We had a little snow last night, which hit the ground, melted on the pavement, and then refroze to black ice before the morning. So I was out there right after breakfast, throwing some pet-friendly melt compound on the front sidewalk. The housecleaners are coming this morning, and that stretch of concrete can't be a skating rink when they arrive.

So there I am, tossing capfuls of white granules around, when who trots nonchalantly up to me but our anomalously friendly neighborhood fox. Mr. Fox (and yes, it could be a female. Forgive me for not trying to do the test) stood in front of me like a dog at an obedience trial, looking up at me, full eye contact. He was on the opposite side of the front walk, no more than four feet away.

Four feet. This was as close as I've ever come to a wild animal that large, and probably twenty feet closer than I've ever been to a fox. He held eye contact for a few seconds, then looked at the cap I held in my left hand. (The melt compound comes in a white plastic jug exactly like the large size of laundry detergent.) He looked at the cap, then looked at me, then looked at the cap. And then, egad, he picked up his right front paw.

Hey! I know that drill! This is what Carol and I call the QRU gesture. QBit is especially good at it. If I'm eating a banana he will look at the banana, then look at me, then look at the banana, then look at me, and repeat until I give him some. In many cases, he will pick up one paw for emphasis.

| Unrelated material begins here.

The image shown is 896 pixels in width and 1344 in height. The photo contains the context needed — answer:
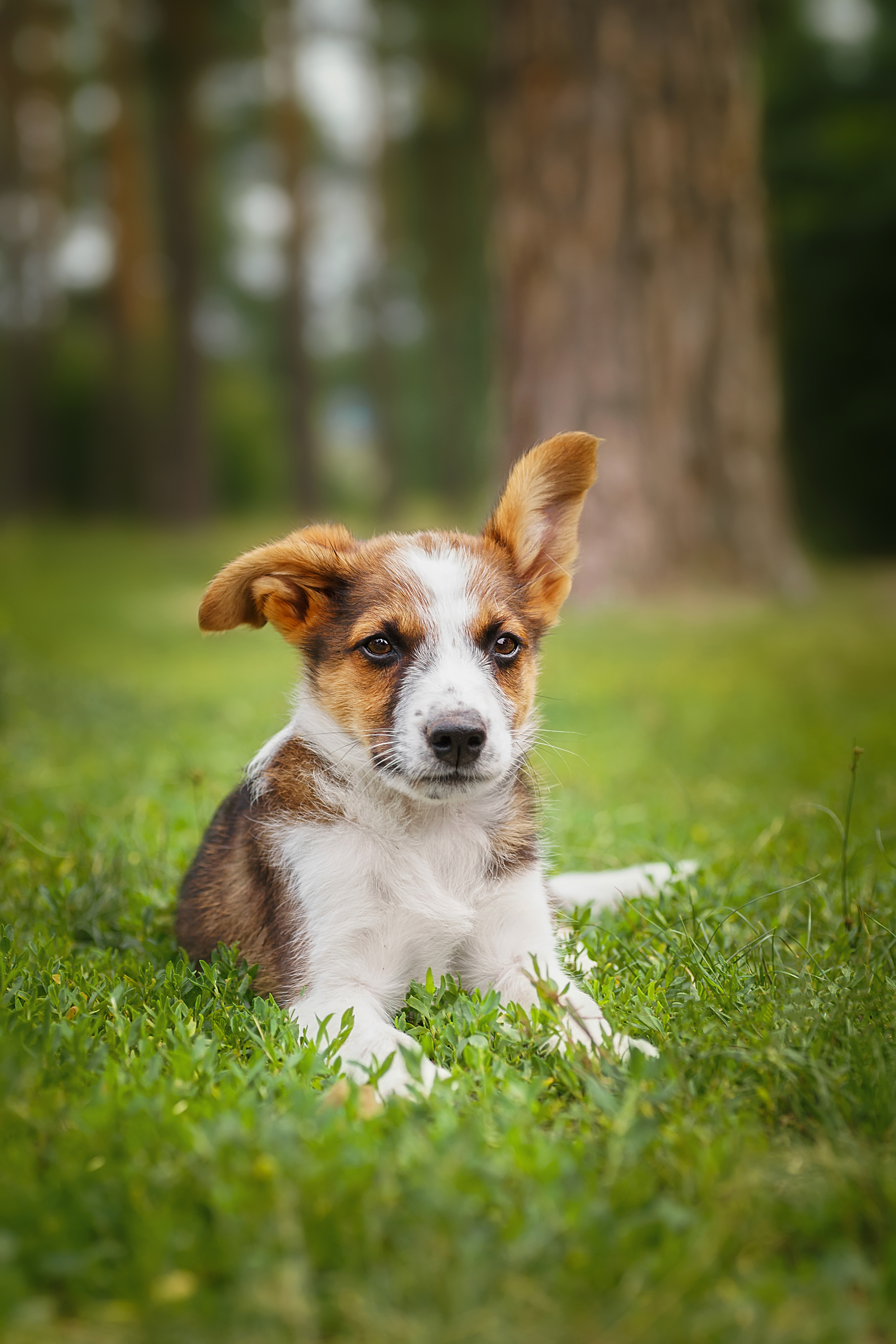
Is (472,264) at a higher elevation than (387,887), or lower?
higher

QRU, as many readers here will know, is the ham radio Q-code for "Do you have anything for me?" (when followed by a question mark) or "I have nothing for you" when stated without a question mark. In ham radio, this refers to message traffic. However, in this house, it generally refers to banana, rice cakes, or something like that. I'm a soft touch and generally give QBit what he wants, but there are some things that invariably give him the runs, so instead of handing him a piece of lox I'll just say, "QRU!"

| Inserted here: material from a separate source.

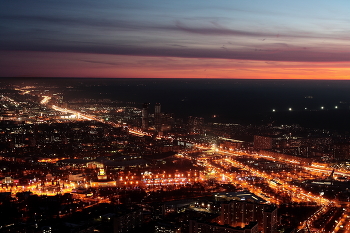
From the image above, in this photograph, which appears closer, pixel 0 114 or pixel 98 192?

Understanding happened when I looked at what I held in my hand: A detergent bottle cap made of white plastic, perhaps a little bigger than an extra-large...egg.

Well. As I've mentioned here before, somebody on the next block is giving raw eggs to the local fox, not just occasionally but on a daily basis. And I can just see Mr. Fox standing on the cultprit's back patio, looking longingly through the sliding glass doors until Mrs. Clueless exclaims, "Harry! The fox is back! The poor thing must be hungry!" And then Mrs. Clueless goes to the fridge, pulls out an egg, opens the patio door, and lays it on the patio. Mr. Fox scoops it up and heads off to wherever fox spend their time around here.

This has been going on for a couple of years. We now have a partly Belyaev-ized fox running around, scamming the neighbors for a living and getting a little too cozy with the rest of us. Interestingly, when I put the cap back on the melt compound bottle it no longer looked like an egg, so the fox lost interest in me, continuing on past the house down into the gully.

I'd prefer it not happen, but better the local fox begging at our feet than the skunks or the bears. And I think I need to keep a camera in my pocket even when I'm only going twenty feet from the front door.